- _WRITTEN PROBLEM_
Exactly reproduce the line containing "What distance separates" together with every line after it, through the end of the entries, and give nothing more.

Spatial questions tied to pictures
______

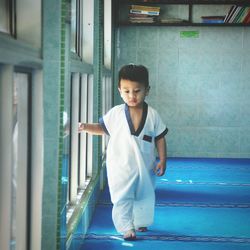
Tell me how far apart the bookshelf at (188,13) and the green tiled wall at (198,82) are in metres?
0.12

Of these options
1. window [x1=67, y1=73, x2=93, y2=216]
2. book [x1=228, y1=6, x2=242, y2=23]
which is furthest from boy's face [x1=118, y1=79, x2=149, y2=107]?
book [x1=228, y1=6, x2=242, y2=23]

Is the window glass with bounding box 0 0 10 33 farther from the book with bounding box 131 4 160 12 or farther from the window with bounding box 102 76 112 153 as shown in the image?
the book with bounding box 131 4 160 12

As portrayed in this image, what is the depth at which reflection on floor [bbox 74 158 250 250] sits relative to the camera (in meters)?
2.89

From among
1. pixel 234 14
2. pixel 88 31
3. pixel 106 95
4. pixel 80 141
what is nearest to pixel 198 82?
pixel 234 14

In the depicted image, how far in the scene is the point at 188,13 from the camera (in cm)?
629

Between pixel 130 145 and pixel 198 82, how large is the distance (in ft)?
11.9

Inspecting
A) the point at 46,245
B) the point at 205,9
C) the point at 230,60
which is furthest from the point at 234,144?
the point at 46,245

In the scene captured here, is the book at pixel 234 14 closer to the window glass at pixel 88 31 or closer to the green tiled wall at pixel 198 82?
the green tiled wall at pixel 198 82

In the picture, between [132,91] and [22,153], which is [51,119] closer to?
[22,153]

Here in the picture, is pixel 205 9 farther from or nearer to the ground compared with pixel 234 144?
farther from the ground

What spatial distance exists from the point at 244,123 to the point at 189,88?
874mm

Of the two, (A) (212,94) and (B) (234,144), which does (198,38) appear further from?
(B) (234,144)

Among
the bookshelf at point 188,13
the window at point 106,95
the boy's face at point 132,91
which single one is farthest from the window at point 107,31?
the boy's face at point 132,91

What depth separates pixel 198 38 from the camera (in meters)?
6.25
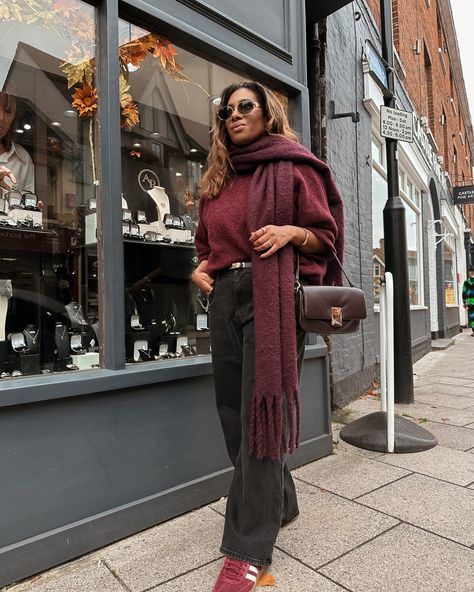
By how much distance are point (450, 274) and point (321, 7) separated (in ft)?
43.6

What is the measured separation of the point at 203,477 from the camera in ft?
8.18

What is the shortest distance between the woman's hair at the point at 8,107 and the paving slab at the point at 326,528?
8.79 ft

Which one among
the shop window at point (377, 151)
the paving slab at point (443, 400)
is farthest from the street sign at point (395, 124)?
the paving slab at point (443, 400)

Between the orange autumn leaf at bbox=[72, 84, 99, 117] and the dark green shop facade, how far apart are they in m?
0.01

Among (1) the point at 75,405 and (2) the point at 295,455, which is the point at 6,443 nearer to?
(1) the point at 75,405

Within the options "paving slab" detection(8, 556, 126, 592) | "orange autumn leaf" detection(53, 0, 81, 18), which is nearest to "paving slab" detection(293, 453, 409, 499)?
"paving slab" detection(8, 556, 126, 592)

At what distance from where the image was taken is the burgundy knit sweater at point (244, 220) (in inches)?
75.5

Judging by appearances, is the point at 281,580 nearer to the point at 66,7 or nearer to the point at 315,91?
the point at 66,7

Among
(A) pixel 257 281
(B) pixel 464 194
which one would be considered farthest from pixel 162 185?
(B) pixel 464 194

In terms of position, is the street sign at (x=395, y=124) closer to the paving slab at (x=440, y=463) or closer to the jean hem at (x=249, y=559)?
the paving slab at (x=440, y=463)

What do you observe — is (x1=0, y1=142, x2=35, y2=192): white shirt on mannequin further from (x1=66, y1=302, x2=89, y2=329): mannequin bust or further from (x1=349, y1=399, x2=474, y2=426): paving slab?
(x1=349, y1=399, x2=474, y2=426): paving slab

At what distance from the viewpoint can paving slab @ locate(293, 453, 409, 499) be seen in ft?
8.89

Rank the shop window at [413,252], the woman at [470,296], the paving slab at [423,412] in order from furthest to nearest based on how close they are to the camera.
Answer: the woman at [470,296] < the shop window at [413,252] < the paving slab at [423,412]

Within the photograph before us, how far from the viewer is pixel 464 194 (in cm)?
1490
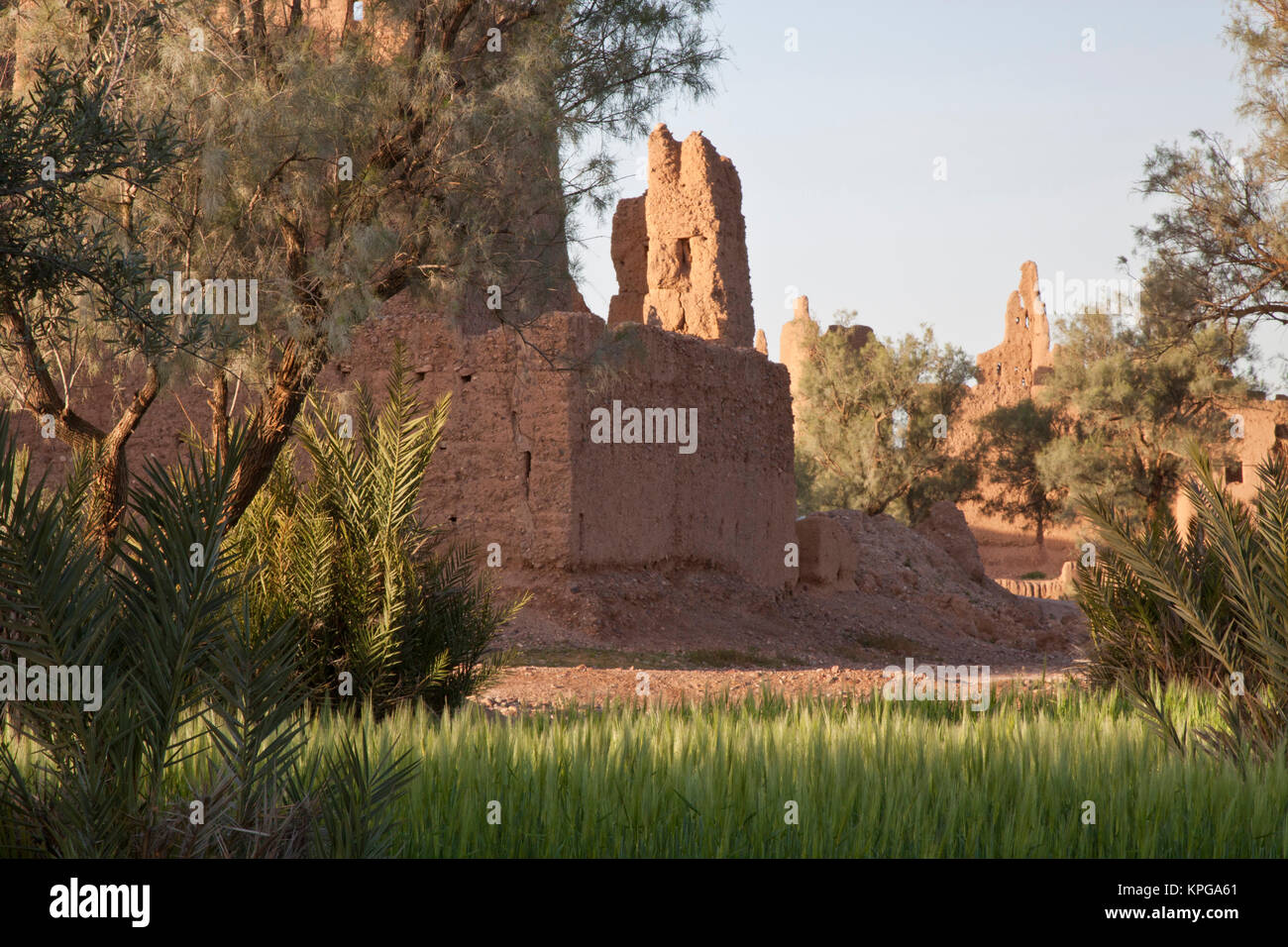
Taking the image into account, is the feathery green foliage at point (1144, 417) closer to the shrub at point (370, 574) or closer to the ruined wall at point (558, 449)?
the ruined wall at point (558, 449)

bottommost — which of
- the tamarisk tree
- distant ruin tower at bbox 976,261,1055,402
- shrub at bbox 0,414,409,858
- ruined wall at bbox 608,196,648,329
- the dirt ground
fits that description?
the dirt ground

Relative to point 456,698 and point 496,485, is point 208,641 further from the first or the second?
point 496,485

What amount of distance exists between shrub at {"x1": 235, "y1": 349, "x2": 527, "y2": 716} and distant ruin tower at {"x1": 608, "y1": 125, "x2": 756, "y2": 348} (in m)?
14.9

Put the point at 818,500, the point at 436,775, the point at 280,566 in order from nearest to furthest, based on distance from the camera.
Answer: the point at 436,775, the point at 280,566, the point at 818,500

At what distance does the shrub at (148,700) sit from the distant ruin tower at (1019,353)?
5656 centimetres

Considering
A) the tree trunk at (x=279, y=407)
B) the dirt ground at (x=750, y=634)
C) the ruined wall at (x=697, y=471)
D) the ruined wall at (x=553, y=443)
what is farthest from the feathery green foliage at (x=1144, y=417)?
the tree trunk at (x=279, y=407)

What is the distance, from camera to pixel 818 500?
123 feet

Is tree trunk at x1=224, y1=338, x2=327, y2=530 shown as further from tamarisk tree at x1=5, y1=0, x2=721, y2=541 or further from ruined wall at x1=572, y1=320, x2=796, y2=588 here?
ruined wall at x1=572, y1=320, x2=796, y2=588

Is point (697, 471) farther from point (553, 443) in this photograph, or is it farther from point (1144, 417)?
point (1144, 417)

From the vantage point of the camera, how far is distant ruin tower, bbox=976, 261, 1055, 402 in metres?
59.4

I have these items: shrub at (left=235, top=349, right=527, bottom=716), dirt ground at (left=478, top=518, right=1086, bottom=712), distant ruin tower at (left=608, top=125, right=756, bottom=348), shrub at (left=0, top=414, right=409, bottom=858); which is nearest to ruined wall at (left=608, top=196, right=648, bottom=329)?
distant ruin tower at (left=608, top=125, right=756, bottom=348)

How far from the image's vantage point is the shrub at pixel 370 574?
6418 mm
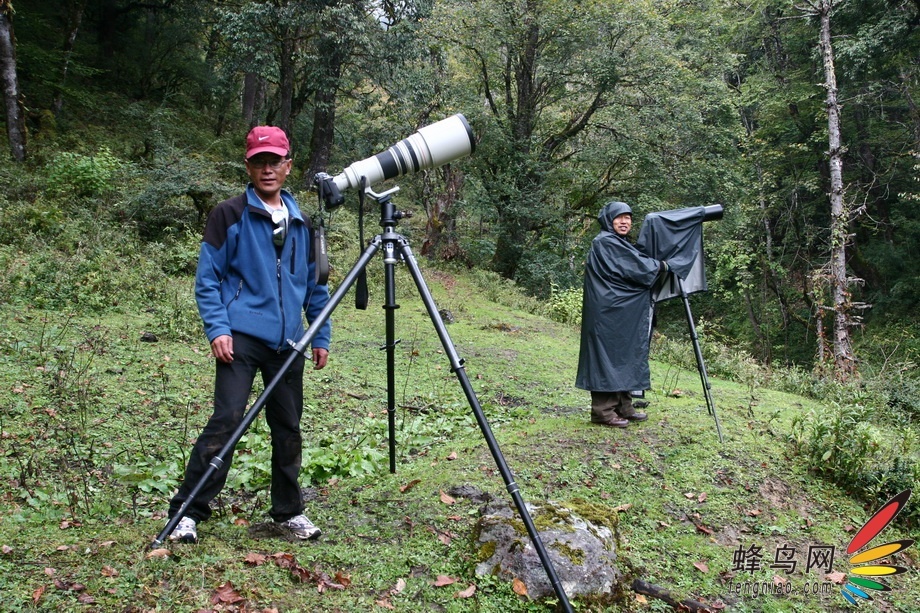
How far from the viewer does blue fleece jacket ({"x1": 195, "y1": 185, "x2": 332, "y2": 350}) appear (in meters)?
2.83

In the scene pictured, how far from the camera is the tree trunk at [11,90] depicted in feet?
35.5

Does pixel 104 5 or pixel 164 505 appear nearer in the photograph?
pixel 164 505

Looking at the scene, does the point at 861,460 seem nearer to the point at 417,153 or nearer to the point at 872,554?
the point at 872,554

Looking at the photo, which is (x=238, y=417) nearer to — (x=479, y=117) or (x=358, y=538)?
(x=358, y=538)

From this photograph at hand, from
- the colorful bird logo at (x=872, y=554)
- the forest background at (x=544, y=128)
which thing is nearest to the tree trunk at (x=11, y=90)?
the forest background at (x=544, y=128)

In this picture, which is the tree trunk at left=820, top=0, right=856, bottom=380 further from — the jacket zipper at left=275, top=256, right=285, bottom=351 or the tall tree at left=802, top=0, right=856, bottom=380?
the jacket zipper at left=275, top=256, right=285, bottom=351

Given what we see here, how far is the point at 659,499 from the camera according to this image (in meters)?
4.05

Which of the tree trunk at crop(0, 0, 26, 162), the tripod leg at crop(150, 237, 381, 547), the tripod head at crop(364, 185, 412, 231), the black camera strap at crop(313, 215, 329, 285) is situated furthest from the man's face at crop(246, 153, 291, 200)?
the tree trunk at crop(0, 0, 26, 162)

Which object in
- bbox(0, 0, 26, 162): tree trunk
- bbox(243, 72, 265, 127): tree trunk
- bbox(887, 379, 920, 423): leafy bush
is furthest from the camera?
bbox(243, 72, 265, 127): tree trunk

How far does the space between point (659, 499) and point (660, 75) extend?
14207mm

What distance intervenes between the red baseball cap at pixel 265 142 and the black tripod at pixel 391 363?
482mm

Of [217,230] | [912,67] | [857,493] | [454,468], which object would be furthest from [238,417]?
[912,67]

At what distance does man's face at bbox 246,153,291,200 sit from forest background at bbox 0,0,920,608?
773 cm

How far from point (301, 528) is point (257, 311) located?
3.73 feet
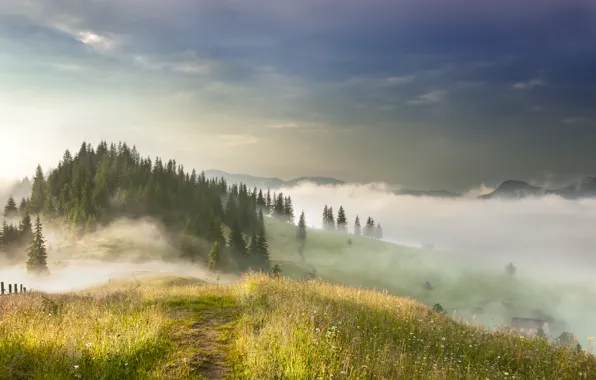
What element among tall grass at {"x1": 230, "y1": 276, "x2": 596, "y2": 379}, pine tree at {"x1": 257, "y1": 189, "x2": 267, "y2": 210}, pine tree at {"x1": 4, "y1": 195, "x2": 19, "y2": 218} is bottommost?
pine tree at {"x1": 4, "y1": 195, "x2": 19, "y2": 218}

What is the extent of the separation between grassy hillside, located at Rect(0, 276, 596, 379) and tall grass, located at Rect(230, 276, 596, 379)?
3 centimetres

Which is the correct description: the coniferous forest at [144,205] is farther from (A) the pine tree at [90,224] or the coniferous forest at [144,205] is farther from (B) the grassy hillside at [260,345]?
(B) the grassy hillside at [260,345]

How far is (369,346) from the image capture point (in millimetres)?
8719

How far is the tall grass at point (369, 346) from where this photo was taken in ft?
22.8

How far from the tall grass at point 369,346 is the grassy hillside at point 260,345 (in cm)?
3

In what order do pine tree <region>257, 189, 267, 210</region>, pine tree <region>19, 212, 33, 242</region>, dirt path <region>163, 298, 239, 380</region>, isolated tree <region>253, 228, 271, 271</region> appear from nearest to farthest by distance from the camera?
1. dirt path <region>163, 298, 239, 380</region>
2. pine tree <region>19, 212, 33, 242</region>
3. isolated tree <region>253, 228, 271, 271</region>
4. pine tree <region>257, 189, 267, 210</region>

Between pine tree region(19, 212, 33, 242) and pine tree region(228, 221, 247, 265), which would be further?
pine tree region(228, 221, 247, 265)

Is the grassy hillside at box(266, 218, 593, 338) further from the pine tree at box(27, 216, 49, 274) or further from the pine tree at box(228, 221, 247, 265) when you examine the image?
the pine tree at box(27, 216, 49, 274)

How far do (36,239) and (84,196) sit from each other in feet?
123

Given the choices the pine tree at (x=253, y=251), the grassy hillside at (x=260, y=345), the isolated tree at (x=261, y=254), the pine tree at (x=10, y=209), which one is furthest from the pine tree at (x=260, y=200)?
the grassy hillside at (x=260, y=345)

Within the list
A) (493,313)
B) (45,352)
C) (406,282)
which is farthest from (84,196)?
(493,313)

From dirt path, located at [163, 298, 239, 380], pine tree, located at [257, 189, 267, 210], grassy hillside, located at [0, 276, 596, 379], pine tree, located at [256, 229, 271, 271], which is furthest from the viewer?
pine tree, located at [257, 189, 267, 210]

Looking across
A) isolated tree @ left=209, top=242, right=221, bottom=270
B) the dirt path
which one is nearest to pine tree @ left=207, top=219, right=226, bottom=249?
isolated tree @ left=209, top=242, right=221, bottom=270

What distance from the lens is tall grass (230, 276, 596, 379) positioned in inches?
273
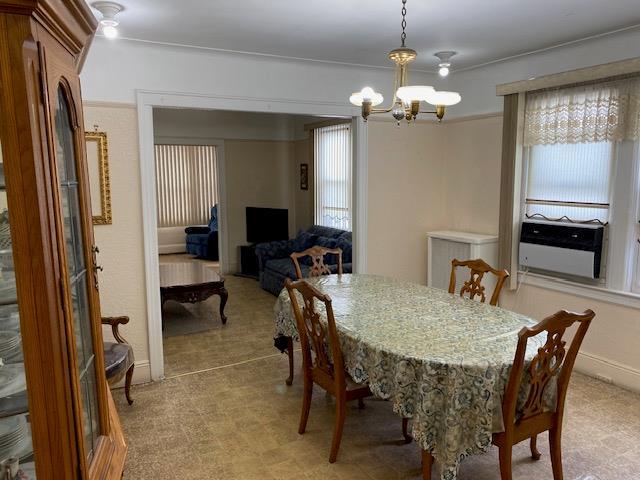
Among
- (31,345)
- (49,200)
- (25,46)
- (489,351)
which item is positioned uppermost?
(25,46)

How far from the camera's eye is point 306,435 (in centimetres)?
308

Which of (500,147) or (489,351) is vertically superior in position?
(500,147)

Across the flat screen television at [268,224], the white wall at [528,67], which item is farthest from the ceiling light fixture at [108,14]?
the flat screen television at [268,224]

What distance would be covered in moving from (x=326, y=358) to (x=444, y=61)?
2.79 m

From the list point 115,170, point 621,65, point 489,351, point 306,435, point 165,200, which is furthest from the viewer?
point 165,200

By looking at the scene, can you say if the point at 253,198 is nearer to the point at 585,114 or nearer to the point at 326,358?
the point at 585,114

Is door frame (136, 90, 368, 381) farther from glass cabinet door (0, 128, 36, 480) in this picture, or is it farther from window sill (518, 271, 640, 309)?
glass cabinet door (0, 128, 36, 480)

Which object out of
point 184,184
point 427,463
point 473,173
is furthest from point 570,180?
point 184,184

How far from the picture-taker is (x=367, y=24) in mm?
3266

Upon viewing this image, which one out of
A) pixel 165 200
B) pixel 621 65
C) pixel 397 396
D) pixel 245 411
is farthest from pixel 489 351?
pixel 165 200

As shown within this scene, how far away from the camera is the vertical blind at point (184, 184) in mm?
10188

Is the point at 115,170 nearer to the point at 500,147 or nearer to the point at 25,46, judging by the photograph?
the point at 25,46

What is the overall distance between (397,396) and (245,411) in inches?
57.9

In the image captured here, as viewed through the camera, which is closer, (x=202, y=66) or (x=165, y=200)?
(x=202, y=66)
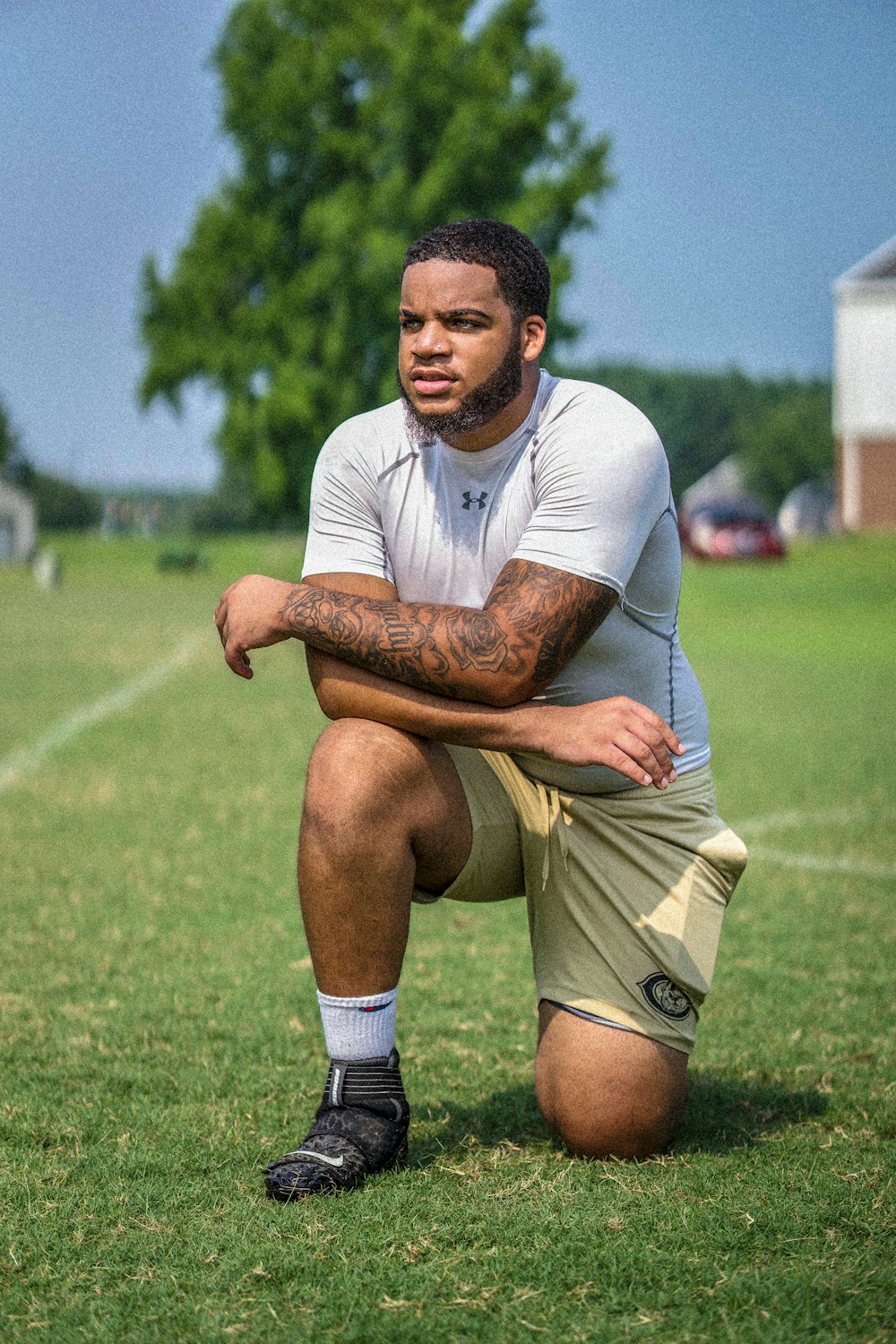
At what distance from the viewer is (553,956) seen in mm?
3242

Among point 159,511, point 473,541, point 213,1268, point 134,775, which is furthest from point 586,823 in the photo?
point 159,511

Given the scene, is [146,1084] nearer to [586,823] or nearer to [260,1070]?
[260,1070]

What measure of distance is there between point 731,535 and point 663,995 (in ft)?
118

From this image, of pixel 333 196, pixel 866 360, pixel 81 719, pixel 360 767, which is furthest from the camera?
pixel 866 360

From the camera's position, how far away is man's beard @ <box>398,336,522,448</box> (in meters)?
3.13

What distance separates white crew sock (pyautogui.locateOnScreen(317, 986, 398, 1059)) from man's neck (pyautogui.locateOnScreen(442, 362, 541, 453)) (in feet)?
3.64

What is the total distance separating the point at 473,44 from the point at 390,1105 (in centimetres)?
3862

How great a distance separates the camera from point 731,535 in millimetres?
38406

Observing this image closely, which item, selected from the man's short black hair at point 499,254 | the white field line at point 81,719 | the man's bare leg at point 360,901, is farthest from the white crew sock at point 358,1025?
the white field line at point 81,719

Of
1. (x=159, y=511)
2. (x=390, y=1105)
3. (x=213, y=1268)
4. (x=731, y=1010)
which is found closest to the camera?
(x=213, y=1268)

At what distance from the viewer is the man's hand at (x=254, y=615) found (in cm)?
305

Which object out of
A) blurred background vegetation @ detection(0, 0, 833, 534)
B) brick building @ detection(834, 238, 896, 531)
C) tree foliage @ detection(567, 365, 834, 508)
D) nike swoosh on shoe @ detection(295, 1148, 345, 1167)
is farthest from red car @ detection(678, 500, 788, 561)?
tree foliage @ detection(567, 365, 834, 508)

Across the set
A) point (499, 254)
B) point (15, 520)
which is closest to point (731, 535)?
point (499, 254)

______

- _ANSWER IN FULL_
What distance separates white crew sock (pyautogui.locateOnScreen(317, 986, 398, 1059)) from man's neck (pyautogui.locateOnScreen(442, 362, 541, 453)) (in feet)?
3.64

What is the total distance separating the point at 473,44 from the point at 390,1105 (in centimetres)?
3862

How great a distance separates the camera from point 731,535 in millimetres?
38406

Observing this image closely, which item, selected from the man's short black hair at point 499,254 | the white field line at point 81,719 | the man's bare leg at point 360,901, is farthest from the white crew sock at point 358,1025?
the white field line at point 81,719

Of
1. (x=159, y=511)
2. (x=390, y=1105)
3. (x=213, y=1268)
4. (x=731, y=1010)
which is found closest to the camera?
(x=213, y=1268)

At what distance from the viewer is the man's hand at (x=254, y=615) found (in cm)?
305

Which object out of
A) blurred background vegetation @ detection(0, 0, 833, 534)
B) brick building @ detection(834, 238, 896, 531)
C) tree foliage @ detection(567, 365, 834, 508)
D) nike swoosh on shoe @ detection(295, 1148, 345, 1167)
is farthest from red car @ detection(678, 500, 788, 561)?
tree foliage @ detection(567, 365, 834, 508)

Across the set
A) point (499, 254)
B) point (15, 520)
which is closest to point (731, 535)?
point (499, 254)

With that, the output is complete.